İnsan fizyolojisi gerçekten muhteşem bir olaydı, vücut her olaydan etkilenip bir tepki veriyordu. Üç gündür uykusuz aç olmam, son yaşadıklarımın da etkisi bünyeme fazlasıyla ağır gelmişti. Bora burada kalmamı istemezken ben bilincimi kaybedip Eflal annenin odasının yan tarafındaki odaya yatırılmıştım, serum kan tahlili derken ne kadar zaman geçmişti kestiremiyordum. Tek isteğim uyanıp buradan gidebilmekti, bende gitmek istemiyordum ama Bora'nın daha çok sinirlenip etraftakilere zarar vermesini ailesiyle kavga etmesini istemiyordum. Bana zarar vermesi umurumda değildi, benim yüzümden kardeşine vurması adamlarını tehdit etmesini istemiyordum. Onunla başka bir yolla konuşmak istiyordum, beni affedeceğini hiç sanmıyordum.. tekrar birlikte olur muyuz onu da bilmiyordum ama şuan tek isteğim bebeğimizin ölümünü öğrendiğinde onun yanında olmak ve onu ayakta tutabilmekti. Yine o iğrenç hastane kokusu, yine o göz acıtan ışık.. yüzümü buruşturup elimi havaya kaldırmaya çalıştım ama kolumdaki serum iğnesi engel oldu buna. Işık kapanırken karşı taraftaki masanın üzerindeki lamba yandı, fazla sessizdi oda. Gözlerimi yavaşça araladığımda en son görmeyi beklediğim kişiyle göz göze geldik, yavaşça doğrulurken karşımdaki sandalyeye oturdu ve bacağını diğer bacağının üzerine koydu.

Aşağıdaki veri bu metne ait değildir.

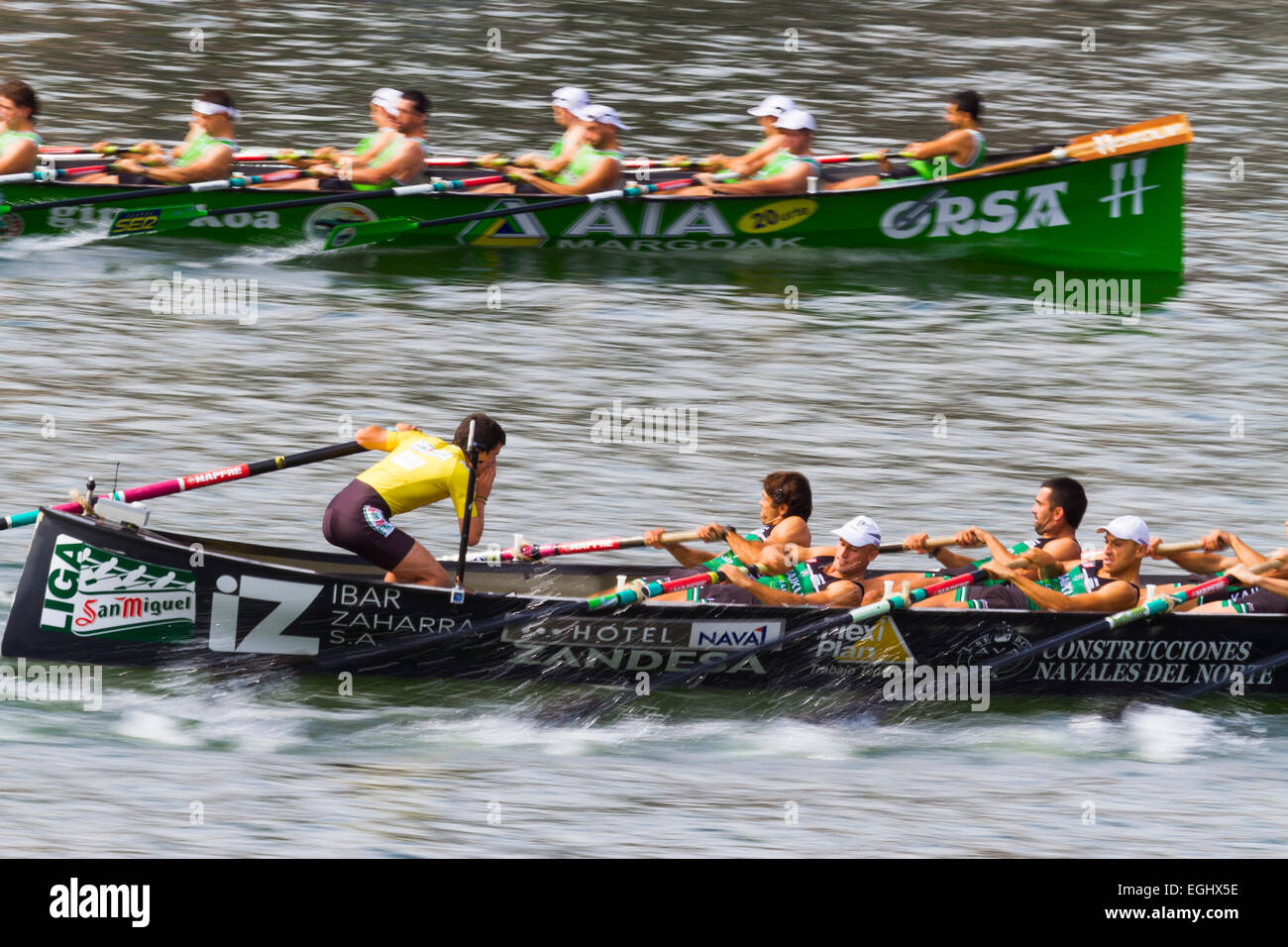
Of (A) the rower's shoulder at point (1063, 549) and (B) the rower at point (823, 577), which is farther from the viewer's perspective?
(A) the rower's shoulder at point (1063, 549)

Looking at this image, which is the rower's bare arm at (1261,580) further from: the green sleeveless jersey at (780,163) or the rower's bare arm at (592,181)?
the rower's bare arm at (592,181)

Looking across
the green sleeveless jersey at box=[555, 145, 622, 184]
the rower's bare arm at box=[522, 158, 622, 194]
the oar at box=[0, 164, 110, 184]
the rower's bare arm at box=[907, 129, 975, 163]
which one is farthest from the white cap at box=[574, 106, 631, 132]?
the oar at box=[0, 164, 110, 184]

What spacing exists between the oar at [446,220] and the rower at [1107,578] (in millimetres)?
A: 8987

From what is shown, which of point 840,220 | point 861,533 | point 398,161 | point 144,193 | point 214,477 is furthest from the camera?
point 840,220

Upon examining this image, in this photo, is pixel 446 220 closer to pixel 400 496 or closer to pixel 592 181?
pixel 592 181

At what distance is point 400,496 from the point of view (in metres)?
12.5

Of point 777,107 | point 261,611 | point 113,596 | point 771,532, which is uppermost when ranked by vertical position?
point 777,107

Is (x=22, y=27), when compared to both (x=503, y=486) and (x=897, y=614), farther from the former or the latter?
(x=897, y=614)

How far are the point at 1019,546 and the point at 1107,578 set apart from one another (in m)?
0.71

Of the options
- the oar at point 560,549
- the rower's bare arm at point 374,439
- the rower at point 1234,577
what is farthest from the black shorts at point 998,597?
the rower's bare arm at point 374,439

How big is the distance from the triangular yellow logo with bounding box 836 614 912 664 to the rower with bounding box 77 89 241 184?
1084 cm

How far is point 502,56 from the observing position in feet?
102

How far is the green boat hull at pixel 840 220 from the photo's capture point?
20891 millimetres

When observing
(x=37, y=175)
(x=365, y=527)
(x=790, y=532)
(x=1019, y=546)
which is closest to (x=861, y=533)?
(x=790, y=532)
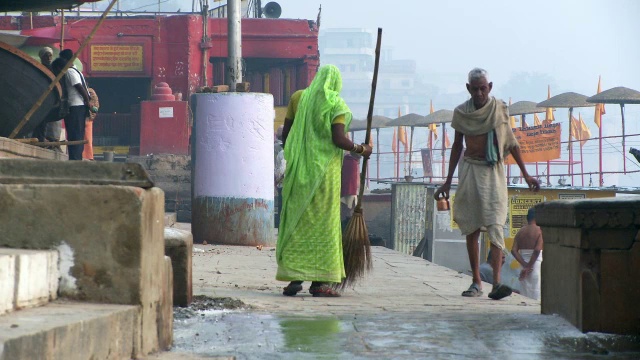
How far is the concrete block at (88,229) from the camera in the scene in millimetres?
3953

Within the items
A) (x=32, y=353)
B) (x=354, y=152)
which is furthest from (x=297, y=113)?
(x=32, y=353)

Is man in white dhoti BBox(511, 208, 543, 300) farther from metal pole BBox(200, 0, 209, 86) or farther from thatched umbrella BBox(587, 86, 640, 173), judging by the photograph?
thatched umbrella BBox(587, 86, 640, 173)

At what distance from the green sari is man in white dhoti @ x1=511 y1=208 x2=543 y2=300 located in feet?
19.2

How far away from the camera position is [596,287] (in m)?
5.18

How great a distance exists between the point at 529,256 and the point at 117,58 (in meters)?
15.6

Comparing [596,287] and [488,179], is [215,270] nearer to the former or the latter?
[488,179]

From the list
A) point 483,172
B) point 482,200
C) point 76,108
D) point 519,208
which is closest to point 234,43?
point 76,108

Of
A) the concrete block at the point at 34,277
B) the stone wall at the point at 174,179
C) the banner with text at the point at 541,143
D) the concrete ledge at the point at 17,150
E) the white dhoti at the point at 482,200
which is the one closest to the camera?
the concrete block at the point at 34,277

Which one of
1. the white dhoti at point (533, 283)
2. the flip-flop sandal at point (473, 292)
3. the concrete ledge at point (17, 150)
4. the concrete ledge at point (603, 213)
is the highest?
the concrete ledge at point (17, 150)

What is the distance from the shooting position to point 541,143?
93.0ft

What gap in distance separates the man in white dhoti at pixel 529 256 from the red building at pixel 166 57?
13776mm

"Ben.. gidecektim.. yemin ederim.. kızma sakın kimseye, uykusuzluktan yorgun düşmüş olmalıyım." hızla doğrulup kolumdaki serumu çıkardım ve üzerimdeki pikeyi kenara ittirdim, ayağa kalkıp ayakkabılarımı giyecekken dengemi kaybettim. Bora son anda belimden yakalarken kaşları çatıktı, beni yatağa oturturken tekrar eski yerine oturdu. Ayakkabılarımı ayağıma geçirip daha dikkatli kalktım ayağa, eşyalarıma yönelecekken bacağıyla gitmeme engel oldu ve geri yatağa oturttu beni. Bacaklarımı kendi bacaklarının arasına alıp sıkıştırdı.

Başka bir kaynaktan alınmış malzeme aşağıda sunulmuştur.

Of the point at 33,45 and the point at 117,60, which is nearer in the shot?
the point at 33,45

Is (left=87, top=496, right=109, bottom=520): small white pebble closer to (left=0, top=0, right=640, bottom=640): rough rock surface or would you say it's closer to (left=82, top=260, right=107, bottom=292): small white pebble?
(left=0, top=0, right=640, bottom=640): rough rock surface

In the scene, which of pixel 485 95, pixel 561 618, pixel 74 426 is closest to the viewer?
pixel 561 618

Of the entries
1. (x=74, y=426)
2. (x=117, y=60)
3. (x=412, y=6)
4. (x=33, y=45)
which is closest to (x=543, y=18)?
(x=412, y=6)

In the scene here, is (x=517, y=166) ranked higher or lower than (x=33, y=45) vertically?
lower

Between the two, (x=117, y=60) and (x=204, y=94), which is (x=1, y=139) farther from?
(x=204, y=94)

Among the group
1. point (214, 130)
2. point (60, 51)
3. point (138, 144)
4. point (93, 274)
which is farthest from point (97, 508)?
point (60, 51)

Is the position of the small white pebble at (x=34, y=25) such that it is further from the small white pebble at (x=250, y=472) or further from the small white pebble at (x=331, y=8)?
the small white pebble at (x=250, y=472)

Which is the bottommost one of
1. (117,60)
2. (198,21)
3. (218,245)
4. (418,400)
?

"Sana bir teklifim var." anlamayarak baktım yüzüne, ne teklifinden bahsediyordu? Devam etmesi için beklerken gözleriyle yüzümü inceliyordu. "Bu aptal oyununa bir süre daha devam edeceksin, daha sonra anneme uygun bir yolla boşanacağımızı söyleyip defolup gideceksin hayatımızdan." sesi o kadar yabancıydı ki bana, karşımdaki adamı tanıyamıyordum.
"Bora.. yaşadığımız şeylerin hiçbiri o..." gözlerini devirip ayağa kalktı ve kenardaki ceketini giydi.
"Ailemin yanındayken oynayacaksın bu oyunu, benim yanımda rol yapmana gerek yok." çantamı ve telefonumu elime aldı ve bana döndü.
"Şimdi annem bizi bekliyor, sakın bir hata yapayım deme.. imalı imalı da konuşma." elime uzanıp beni ayağa kaldırdı ve birlikte çıktık odadan, Eflal annemin mutluluğu için ağlamamak için tuttum kendimi ve gülümsemeye çalıştım. Odadan dışarı çıktığımızda kimse yoktu koridorda, Eflal annenin odasına girdiğimizde Sidar abi vardı sadece içeride. Eflal anne beni görünce gülümsedi ve doğrulmaya çalıştı, Sidar abi engel oldu kalkmasına. İkimizi el ele görünce daha çok gülümsemişti.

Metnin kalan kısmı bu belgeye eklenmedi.